Fig. 12. Velocity responses for the horizontal plate

 Velocity responses for the horizontal plate

Finally the results for velocity responses obtained for horizontal plate under the action of unit force on it has been plotted in Fig. 13 against the variation in widths of the plate for the value of internal loss factor of 0.04 and a frequency of 8000 Hz. The velocity responses obtained using the analytical wave approach for plates; finite element method and Free-SEA software closely match with each other at larger values of widths. The velocity responses obtained using analytical approach and finite element method for beams agrees well with each other. Similarly the velocity responses obtained by the analytical wave approach for plates and Free-SEA software is underestimated for lower values of widths, whereas the velocity responses obtained using finite element method overestimates the responses at lower widths.

Fig. 13. Velocity responses for horizontal plate

 Velocity responses for horizontal plate

5. Conclusions

The CLF values computed by analytical wave approach for beam, plates and the free-sea software are independent of the change in width and damping/internal loss factor. The CLF computed using finite element method increases linearly as the internal loss factor varies from a zero value, followed by a transition region and converges to the values obtained by the analytical wave approach and remains insensitive to changes at higher values of damping. At low values of damping, common for most of the materials, the coupling factors computed by the analytical approach would be overestimated. The coupling factor computed by finite element methods or experimental SEA is expected to be more accurate in this region.

The accuracy of the CLFs and velocity responses computed using the finite element and analytical wave approach for plates/shells is in agreement for larger values of widths, wherein the plate/shell theories are valid.
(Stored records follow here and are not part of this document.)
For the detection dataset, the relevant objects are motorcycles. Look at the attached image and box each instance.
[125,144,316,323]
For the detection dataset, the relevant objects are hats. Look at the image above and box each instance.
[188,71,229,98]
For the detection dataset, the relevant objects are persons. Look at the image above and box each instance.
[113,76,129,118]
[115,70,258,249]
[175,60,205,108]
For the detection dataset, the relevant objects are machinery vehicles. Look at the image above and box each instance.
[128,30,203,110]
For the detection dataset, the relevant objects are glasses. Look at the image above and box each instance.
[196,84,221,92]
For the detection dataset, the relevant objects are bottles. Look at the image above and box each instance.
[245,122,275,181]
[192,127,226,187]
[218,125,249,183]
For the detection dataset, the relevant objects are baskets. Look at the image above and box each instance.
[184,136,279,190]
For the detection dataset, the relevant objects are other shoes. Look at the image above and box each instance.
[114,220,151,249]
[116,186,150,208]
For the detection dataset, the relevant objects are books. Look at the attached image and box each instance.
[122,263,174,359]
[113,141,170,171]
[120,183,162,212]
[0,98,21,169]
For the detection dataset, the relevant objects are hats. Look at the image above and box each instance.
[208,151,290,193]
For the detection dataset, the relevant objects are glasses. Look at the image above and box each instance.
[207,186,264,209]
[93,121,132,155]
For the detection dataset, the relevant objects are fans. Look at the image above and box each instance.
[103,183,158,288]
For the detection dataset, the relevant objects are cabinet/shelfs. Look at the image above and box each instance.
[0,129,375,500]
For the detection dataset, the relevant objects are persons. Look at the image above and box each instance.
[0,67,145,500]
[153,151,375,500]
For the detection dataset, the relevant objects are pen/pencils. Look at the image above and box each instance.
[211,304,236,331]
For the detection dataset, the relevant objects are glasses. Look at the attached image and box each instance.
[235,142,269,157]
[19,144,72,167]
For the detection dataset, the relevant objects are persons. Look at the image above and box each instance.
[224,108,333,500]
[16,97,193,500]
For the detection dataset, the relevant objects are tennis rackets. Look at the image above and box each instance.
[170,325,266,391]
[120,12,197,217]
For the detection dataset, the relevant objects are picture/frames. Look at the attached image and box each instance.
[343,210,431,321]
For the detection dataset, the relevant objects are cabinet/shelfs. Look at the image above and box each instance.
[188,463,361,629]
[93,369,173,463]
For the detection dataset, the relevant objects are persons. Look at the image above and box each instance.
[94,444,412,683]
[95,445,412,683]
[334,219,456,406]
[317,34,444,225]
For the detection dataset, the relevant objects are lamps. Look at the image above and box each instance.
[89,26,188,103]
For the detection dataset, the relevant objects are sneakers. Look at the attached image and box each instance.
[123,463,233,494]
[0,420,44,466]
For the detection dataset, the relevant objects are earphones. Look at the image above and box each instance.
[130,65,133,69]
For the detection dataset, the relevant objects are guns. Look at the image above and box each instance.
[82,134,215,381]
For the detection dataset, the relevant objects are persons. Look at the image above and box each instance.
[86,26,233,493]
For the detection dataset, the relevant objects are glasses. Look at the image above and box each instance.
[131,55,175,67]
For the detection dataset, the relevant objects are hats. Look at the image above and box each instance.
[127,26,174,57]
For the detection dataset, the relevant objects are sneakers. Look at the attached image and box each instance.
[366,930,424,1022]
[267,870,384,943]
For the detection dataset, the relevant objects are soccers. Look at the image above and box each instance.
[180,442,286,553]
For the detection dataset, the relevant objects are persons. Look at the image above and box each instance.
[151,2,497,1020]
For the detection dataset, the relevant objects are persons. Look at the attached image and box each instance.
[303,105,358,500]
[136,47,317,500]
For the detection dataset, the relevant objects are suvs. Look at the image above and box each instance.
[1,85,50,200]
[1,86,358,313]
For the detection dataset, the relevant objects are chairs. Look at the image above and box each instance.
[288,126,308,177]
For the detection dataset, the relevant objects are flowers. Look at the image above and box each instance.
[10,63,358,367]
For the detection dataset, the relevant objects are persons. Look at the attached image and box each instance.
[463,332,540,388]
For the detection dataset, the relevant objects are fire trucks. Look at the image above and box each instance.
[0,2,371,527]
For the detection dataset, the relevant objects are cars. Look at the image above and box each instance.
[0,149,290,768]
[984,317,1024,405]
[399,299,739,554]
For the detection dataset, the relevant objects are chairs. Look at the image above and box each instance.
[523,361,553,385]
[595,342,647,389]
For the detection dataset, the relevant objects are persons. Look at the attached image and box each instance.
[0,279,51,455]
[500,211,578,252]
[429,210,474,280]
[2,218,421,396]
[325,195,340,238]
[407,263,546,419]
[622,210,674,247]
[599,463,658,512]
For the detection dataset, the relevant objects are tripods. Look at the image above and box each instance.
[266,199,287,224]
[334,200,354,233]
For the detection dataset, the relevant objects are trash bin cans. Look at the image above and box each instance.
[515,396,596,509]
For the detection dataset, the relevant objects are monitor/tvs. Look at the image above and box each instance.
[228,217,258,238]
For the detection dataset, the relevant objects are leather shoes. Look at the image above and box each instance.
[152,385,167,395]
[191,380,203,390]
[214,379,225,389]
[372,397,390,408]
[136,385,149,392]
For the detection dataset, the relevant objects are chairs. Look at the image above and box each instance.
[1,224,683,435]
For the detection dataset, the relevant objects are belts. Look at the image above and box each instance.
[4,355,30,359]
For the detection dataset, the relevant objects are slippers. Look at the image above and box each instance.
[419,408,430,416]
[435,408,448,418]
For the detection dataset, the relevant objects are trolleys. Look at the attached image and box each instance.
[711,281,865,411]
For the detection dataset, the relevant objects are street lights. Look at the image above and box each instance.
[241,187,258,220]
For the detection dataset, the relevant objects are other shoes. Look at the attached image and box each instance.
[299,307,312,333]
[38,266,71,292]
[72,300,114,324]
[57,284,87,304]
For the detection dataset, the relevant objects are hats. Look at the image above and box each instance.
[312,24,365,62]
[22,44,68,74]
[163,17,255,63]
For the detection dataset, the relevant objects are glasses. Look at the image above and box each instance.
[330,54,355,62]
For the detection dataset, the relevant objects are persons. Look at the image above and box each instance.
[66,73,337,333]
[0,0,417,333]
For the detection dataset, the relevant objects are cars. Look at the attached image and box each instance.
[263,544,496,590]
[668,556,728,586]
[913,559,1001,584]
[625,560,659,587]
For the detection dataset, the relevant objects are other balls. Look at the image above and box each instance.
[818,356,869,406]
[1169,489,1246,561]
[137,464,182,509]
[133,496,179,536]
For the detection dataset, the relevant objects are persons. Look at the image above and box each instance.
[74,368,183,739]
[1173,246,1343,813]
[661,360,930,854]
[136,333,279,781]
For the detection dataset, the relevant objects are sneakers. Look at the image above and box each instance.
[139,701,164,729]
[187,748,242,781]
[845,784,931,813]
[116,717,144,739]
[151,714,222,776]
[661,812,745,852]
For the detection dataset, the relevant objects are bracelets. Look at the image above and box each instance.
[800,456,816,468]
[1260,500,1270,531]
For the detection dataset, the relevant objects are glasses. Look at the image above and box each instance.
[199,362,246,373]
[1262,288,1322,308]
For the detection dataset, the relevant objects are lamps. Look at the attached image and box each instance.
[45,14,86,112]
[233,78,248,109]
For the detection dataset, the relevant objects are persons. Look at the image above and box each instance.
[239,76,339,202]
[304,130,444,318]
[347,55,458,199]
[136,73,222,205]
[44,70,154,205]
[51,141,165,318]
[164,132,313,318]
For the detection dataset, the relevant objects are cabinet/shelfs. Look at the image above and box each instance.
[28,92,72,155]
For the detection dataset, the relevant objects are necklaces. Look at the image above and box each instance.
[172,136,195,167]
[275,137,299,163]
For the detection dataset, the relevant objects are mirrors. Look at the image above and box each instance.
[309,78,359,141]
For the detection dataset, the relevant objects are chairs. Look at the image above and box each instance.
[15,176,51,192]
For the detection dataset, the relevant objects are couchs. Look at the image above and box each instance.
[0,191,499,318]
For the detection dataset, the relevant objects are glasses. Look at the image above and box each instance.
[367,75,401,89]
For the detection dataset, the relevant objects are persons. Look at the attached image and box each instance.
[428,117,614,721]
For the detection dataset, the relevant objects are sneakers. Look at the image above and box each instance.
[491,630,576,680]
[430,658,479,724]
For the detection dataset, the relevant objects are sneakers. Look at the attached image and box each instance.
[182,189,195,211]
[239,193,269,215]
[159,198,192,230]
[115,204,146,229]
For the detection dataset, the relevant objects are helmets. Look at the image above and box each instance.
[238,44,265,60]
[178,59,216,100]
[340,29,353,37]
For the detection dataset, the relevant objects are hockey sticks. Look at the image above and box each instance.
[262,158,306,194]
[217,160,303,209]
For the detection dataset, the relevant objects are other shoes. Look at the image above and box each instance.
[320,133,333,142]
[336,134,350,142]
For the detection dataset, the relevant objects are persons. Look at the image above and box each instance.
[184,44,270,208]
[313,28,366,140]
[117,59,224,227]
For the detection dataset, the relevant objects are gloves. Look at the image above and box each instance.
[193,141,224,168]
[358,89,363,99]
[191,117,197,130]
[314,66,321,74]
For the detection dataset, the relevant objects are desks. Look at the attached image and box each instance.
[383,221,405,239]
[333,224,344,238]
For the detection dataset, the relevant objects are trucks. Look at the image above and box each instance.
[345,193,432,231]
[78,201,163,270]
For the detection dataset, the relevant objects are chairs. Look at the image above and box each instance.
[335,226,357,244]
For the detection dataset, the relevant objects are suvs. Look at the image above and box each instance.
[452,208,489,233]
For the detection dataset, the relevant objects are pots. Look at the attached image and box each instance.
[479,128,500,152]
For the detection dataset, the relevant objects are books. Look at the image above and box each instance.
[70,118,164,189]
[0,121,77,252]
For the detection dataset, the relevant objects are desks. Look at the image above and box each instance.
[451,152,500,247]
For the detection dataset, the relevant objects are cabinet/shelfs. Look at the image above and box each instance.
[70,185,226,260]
The velocity responses obtained by the analytical wave approach for plates and Free-SEA software is underestimated for lower values of widths, whereas the velocity responses obtained using finite element method overestimates the responses at lower widths. Similarly, the velocity responses obtained using analytical approach and finite element method for beams agree well with each other, but underestimate the responses at larger widths as the beam theory assumptions become invalid.